## DATASET RECORDS
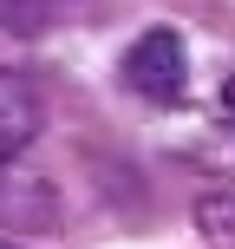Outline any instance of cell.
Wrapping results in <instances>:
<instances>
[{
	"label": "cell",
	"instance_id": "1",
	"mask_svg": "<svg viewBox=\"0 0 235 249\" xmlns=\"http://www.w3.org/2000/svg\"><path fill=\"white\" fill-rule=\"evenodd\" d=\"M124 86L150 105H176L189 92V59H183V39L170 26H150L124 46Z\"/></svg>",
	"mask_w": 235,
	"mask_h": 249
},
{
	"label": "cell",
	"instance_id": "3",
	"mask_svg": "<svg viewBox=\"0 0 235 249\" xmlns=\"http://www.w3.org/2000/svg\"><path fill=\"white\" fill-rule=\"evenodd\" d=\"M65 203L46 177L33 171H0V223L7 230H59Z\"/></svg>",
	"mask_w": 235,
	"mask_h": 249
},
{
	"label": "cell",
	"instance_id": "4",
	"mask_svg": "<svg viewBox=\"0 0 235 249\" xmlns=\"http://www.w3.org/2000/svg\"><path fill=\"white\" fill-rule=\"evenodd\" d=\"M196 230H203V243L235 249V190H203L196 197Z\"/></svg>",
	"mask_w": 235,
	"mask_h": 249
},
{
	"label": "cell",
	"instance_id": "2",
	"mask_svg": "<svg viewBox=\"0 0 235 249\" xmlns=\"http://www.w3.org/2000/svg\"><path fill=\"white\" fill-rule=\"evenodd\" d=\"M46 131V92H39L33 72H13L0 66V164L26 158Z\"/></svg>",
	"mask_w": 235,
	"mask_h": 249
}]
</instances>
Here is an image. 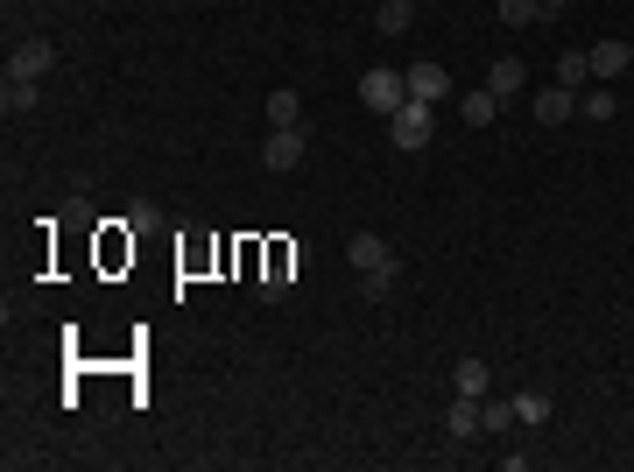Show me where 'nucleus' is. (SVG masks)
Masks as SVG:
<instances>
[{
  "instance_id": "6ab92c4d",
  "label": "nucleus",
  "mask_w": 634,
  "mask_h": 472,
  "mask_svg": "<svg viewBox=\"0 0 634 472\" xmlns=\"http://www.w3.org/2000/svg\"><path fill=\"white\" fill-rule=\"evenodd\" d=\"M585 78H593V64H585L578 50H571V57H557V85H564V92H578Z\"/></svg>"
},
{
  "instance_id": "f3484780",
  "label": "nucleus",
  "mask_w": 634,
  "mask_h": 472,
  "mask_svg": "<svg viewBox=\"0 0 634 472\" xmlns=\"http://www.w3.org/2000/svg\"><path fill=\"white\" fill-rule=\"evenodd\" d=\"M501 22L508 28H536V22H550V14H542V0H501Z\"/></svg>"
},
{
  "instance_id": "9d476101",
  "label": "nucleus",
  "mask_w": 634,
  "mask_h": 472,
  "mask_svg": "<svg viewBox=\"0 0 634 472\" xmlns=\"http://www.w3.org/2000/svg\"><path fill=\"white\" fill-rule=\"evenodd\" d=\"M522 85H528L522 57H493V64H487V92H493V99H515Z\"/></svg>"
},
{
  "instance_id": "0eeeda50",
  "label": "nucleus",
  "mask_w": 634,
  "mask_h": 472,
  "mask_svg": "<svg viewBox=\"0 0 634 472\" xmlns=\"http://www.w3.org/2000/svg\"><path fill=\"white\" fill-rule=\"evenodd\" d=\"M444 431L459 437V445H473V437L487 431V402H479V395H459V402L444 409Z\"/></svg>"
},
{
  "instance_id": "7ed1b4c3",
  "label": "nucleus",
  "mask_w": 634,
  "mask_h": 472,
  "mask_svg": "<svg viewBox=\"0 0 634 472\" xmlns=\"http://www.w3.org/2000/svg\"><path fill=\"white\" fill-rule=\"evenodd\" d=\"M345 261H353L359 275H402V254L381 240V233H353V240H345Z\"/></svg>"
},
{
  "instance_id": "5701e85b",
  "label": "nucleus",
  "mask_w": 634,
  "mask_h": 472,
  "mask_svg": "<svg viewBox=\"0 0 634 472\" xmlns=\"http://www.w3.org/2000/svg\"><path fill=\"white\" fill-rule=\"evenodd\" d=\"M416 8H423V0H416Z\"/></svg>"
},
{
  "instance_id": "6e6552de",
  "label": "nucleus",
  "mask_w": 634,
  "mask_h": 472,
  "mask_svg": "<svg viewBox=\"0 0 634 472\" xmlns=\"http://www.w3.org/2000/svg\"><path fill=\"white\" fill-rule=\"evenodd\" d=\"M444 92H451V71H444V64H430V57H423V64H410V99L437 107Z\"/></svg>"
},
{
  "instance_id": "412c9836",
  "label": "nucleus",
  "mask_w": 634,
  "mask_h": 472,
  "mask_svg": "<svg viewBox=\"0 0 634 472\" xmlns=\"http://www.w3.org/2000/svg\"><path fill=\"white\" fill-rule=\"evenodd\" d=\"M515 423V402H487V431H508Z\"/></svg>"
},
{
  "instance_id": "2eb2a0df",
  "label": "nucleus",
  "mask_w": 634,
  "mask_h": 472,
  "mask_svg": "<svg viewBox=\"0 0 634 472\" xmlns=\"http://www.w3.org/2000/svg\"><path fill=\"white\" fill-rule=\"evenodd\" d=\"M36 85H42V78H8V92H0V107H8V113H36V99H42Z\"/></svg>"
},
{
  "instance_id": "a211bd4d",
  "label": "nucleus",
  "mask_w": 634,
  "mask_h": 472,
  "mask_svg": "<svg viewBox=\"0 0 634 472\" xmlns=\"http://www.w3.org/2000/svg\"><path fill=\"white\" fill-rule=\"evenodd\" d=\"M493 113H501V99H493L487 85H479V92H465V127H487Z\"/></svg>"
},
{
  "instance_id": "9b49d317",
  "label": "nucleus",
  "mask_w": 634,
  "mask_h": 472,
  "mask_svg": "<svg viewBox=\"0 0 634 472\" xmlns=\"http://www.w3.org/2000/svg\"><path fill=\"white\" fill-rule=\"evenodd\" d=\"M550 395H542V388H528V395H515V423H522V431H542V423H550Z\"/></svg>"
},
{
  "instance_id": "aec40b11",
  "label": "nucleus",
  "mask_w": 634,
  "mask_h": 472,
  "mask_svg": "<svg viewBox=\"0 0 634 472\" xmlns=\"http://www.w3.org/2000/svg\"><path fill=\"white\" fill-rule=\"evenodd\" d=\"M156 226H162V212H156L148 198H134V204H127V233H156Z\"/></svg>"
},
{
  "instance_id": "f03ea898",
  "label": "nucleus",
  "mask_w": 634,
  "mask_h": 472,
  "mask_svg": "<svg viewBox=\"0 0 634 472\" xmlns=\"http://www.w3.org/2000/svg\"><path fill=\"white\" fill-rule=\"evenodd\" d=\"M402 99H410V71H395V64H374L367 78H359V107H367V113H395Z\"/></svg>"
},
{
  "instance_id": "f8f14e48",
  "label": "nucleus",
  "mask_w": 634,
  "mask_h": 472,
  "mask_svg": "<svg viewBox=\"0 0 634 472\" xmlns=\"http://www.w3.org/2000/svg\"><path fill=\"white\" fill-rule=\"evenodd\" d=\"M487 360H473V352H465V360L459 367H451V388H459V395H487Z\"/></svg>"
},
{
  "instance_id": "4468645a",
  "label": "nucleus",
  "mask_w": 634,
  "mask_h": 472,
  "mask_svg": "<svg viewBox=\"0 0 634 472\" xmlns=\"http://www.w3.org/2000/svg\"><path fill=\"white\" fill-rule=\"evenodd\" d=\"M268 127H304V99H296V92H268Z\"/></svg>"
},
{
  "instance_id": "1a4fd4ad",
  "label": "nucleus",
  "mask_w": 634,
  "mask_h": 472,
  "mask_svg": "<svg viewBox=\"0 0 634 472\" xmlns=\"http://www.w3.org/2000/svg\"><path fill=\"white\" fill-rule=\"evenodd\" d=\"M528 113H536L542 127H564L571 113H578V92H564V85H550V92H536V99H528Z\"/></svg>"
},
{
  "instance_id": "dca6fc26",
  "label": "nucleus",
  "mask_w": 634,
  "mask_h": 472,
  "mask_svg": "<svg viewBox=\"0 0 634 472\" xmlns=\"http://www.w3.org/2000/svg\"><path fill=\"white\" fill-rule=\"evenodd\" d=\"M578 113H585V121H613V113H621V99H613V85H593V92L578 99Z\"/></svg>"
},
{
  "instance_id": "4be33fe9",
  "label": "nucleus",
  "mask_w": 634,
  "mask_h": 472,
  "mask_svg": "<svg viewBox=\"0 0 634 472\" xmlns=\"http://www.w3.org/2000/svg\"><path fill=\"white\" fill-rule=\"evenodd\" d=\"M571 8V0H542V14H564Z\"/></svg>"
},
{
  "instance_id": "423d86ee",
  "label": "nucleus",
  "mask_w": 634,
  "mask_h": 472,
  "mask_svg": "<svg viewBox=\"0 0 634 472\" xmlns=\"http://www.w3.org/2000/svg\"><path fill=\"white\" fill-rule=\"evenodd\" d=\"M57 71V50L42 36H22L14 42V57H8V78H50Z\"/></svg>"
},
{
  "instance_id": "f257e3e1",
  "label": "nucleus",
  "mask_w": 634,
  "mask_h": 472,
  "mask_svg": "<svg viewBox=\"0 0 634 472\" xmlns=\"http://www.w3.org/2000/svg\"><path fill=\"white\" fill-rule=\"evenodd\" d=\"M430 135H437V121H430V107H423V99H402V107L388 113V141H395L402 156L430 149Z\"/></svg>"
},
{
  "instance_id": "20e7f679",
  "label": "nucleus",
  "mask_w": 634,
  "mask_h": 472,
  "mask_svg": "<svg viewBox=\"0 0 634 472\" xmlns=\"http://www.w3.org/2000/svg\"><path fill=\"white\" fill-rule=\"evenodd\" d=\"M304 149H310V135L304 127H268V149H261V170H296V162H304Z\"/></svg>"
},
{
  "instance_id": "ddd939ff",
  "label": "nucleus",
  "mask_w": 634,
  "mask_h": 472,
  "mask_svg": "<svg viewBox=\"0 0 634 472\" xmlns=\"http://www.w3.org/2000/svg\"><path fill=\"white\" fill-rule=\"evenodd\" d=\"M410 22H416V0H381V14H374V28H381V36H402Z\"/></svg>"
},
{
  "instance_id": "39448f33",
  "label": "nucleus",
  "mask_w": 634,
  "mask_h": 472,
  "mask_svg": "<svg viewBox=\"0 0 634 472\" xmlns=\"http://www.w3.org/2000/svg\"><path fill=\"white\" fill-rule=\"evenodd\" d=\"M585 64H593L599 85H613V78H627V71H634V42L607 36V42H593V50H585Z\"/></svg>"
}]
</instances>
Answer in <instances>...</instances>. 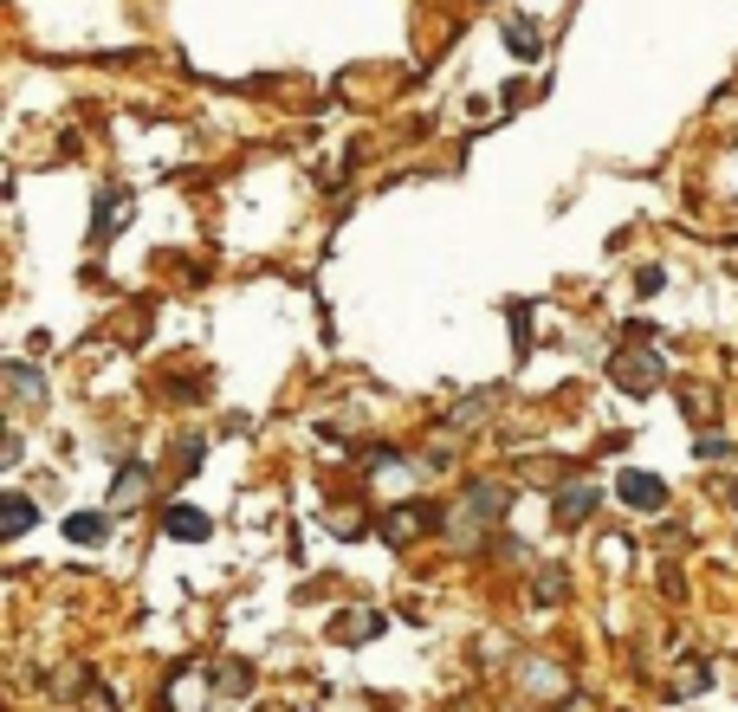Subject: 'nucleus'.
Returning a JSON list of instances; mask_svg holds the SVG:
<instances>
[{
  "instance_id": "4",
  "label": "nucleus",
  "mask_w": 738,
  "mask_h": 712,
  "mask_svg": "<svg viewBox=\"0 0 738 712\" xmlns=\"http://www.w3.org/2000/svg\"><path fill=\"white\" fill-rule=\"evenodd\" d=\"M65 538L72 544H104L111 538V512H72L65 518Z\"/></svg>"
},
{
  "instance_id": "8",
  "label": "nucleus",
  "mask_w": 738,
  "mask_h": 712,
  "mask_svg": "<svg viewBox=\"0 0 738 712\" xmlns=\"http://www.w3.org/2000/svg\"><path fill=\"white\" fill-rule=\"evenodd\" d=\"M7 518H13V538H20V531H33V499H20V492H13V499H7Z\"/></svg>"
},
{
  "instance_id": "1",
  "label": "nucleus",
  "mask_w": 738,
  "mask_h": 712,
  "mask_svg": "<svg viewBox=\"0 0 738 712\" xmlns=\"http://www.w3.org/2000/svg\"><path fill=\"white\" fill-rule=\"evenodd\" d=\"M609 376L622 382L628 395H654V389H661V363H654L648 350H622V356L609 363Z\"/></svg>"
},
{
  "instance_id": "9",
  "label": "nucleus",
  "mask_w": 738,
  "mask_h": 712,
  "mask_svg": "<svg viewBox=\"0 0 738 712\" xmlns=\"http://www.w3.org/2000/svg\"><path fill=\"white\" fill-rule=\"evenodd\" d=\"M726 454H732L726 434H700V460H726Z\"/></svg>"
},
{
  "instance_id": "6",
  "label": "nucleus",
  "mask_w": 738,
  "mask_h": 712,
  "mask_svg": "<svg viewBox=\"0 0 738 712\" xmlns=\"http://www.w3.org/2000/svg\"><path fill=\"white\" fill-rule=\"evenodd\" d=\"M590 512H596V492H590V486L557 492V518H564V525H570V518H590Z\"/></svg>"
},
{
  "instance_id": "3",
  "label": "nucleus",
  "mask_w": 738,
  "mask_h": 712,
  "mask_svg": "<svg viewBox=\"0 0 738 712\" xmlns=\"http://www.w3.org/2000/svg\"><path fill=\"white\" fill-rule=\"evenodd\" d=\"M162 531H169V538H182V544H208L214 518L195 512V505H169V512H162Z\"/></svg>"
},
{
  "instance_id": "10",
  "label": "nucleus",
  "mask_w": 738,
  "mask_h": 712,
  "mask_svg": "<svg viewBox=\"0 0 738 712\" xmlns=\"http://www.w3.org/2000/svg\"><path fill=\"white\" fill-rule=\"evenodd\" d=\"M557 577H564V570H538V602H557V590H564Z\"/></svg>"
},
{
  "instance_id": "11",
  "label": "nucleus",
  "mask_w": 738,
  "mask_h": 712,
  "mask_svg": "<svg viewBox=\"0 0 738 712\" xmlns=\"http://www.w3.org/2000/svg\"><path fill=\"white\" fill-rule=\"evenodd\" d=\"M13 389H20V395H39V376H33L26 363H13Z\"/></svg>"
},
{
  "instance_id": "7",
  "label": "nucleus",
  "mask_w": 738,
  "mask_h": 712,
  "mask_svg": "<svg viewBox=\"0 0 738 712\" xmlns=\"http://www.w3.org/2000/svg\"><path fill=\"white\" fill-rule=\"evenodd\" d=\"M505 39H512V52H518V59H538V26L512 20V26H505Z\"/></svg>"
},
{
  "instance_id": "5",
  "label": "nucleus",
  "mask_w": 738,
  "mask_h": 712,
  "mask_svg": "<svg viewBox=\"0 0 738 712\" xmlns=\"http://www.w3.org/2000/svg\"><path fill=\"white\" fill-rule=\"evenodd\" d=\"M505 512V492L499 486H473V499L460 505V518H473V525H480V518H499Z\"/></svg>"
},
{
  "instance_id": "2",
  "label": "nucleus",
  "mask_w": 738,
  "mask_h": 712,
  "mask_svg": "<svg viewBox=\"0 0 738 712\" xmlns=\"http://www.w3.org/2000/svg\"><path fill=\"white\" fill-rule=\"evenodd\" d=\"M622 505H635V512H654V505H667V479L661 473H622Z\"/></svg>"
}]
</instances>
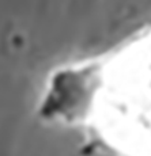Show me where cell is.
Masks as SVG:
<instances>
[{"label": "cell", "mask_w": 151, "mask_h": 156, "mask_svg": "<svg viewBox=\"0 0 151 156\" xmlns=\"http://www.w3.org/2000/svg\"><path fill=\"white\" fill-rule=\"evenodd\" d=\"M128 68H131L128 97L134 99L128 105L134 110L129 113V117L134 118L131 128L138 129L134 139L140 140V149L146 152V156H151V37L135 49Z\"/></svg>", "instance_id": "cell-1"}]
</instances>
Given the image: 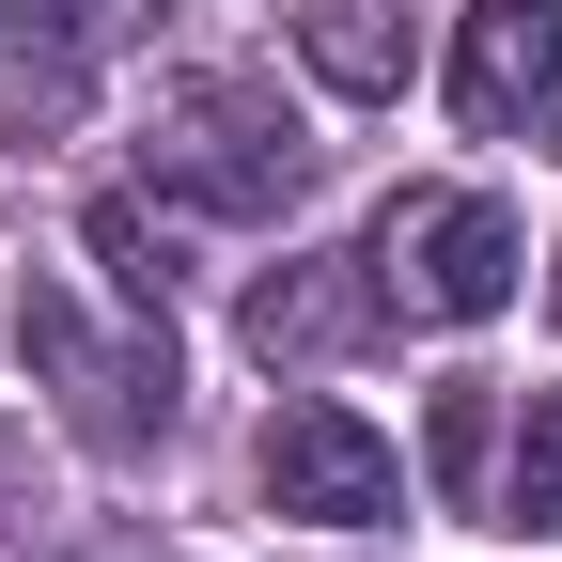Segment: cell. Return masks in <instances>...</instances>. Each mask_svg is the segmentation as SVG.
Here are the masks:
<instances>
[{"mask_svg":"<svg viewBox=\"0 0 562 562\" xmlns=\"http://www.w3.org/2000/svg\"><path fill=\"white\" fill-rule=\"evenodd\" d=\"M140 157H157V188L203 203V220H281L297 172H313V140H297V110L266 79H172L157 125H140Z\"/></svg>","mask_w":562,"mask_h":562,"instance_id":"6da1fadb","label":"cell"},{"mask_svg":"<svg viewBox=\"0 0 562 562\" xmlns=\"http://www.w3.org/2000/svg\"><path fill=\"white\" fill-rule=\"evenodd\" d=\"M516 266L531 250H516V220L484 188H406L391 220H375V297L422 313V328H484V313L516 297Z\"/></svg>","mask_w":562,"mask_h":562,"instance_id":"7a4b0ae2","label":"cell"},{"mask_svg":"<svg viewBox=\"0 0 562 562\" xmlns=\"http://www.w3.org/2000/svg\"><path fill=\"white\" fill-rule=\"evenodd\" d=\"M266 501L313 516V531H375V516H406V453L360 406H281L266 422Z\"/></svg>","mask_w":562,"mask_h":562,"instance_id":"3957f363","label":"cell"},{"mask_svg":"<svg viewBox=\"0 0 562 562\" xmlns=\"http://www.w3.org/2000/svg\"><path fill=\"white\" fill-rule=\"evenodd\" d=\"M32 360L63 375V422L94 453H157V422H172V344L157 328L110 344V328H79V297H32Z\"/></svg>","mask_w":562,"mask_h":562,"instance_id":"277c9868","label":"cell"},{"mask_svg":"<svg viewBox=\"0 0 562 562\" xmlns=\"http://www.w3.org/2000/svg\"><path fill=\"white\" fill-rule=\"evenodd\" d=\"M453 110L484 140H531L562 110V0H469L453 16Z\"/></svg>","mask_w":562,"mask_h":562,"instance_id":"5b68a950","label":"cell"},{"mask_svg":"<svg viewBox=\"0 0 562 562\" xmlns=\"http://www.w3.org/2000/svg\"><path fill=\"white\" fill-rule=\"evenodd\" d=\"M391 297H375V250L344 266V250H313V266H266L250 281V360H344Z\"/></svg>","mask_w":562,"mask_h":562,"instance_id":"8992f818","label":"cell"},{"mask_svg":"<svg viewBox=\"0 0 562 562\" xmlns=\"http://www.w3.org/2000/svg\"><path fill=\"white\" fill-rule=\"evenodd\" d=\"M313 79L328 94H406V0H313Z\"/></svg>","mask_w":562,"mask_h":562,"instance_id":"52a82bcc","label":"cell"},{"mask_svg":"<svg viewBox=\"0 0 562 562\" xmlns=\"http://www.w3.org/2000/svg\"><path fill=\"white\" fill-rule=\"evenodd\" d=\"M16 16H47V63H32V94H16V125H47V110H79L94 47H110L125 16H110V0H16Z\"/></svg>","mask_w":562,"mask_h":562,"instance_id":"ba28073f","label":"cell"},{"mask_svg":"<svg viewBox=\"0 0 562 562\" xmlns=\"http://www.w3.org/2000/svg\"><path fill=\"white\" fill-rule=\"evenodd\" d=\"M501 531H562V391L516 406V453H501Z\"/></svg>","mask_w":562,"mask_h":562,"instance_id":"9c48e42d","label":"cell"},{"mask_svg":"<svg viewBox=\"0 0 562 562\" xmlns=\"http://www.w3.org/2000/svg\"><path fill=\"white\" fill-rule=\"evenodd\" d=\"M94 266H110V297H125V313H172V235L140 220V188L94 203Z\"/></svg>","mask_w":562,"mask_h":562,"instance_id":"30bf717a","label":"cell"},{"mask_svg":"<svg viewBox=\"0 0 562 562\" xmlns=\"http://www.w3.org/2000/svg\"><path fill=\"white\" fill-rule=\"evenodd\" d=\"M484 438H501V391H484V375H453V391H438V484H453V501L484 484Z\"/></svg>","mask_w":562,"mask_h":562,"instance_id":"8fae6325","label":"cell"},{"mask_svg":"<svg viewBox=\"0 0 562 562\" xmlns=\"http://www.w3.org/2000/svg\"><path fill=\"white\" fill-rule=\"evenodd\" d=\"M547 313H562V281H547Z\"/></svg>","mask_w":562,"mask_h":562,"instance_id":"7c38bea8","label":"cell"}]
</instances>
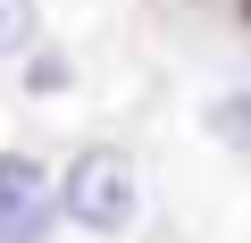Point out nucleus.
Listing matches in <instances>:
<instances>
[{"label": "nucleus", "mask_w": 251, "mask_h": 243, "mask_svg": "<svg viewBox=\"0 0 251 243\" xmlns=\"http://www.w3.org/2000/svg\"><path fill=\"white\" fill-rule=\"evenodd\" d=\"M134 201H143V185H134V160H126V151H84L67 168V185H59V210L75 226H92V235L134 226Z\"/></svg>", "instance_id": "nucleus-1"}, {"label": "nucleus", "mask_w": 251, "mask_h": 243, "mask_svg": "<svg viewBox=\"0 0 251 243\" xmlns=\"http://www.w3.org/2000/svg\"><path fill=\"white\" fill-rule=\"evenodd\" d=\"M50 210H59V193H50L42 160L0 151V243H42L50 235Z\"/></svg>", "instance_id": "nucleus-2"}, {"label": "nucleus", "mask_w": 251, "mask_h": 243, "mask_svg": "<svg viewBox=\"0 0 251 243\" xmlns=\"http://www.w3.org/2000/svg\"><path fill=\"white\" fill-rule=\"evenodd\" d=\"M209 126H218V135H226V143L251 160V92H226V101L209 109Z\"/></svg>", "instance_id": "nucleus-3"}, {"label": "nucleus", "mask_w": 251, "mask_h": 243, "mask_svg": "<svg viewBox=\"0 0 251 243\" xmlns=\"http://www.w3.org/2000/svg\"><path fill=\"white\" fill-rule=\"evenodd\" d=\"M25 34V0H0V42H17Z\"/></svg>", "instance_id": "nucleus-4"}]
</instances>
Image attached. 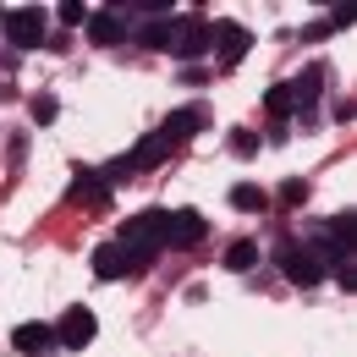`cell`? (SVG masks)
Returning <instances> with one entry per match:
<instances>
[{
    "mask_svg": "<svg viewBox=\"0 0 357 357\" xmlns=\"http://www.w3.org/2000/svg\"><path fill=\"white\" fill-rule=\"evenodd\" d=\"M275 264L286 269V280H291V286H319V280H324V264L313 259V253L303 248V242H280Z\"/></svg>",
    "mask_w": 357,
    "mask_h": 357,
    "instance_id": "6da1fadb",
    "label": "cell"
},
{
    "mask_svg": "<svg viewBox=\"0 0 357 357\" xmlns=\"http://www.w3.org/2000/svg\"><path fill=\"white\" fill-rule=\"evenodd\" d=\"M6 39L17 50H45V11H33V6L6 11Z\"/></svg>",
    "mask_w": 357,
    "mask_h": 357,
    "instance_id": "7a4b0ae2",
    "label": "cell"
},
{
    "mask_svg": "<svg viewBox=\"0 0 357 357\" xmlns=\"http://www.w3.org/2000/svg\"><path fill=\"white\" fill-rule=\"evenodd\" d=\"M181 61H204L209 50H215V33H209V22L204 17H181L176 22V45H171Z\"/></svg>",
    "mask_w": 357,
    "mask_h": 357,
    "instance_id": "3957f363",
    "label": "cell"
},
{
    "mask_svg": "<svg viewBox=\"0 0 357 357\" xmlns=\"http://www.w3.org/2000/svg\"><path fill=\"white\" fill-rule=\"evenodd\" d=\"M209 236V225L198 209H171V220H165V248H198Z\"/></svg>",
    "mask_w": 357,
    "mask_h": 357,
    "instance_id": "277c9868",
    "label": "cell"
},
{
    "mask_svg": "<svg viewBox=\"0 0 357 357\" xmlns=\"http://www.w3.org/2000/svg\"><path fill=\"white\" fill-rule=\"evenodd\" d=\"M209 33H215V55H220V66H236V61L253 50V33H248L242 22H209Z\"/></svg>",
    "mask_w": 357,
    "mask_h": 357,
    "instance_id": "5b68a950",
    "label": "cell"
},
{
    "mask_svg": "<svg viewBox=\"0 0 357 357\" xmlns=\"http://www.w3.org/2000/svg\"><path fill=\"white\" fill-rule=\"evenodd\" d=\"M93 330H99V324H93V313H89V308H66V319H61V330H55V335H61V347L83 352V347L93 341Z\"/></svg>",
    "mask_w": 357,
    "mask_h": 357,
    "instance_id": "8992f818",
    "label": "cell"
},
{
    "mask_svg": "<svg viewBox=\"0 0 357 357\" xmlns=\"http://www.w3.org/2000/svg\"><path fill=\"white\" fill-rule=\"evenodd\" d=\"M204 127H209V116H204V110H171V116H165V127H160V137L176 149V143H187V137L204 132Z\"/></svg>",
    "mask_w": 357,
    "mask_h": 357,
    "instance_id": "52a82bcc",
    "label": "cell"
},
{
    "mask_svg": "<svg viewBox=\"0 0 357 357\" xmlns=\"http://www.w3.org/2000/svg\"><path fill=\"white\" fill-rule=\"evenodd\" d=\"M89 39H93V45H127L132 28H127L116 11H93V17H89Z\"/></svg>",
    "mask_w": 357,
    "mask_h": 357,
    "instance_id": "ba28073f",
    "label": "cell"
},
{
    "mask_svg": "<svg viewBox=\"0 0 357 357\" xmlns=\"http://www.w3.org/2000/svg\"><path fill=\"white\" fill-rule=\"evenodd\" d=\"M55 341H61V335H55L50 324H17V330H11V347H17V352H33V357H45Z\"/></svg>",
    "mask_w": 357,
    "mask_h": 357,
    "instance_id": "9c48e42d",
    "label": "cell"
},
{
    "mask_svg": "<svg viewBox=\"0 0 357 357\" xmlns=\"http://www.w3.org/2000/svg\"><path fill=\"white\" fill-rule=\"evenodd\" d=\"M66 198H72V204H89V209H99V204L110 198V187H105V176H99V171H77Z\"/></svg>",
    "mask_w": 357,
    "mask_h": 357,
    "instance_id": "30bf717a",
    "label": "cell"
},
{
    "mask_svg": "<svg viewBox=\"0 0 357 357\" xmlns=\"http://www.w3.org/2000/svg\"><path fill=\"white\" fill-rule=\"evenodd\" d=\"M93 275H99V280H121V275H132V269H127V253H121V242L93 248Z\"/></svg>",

## SHORT EXERCISE
Locate each line in the material above that contains the string "Returning", and copy those lines out in full.

## TASK OUTPUT
Returning a JSON list of instances; mask_svg holds the SVG:
Returning <instances> with one entry per match:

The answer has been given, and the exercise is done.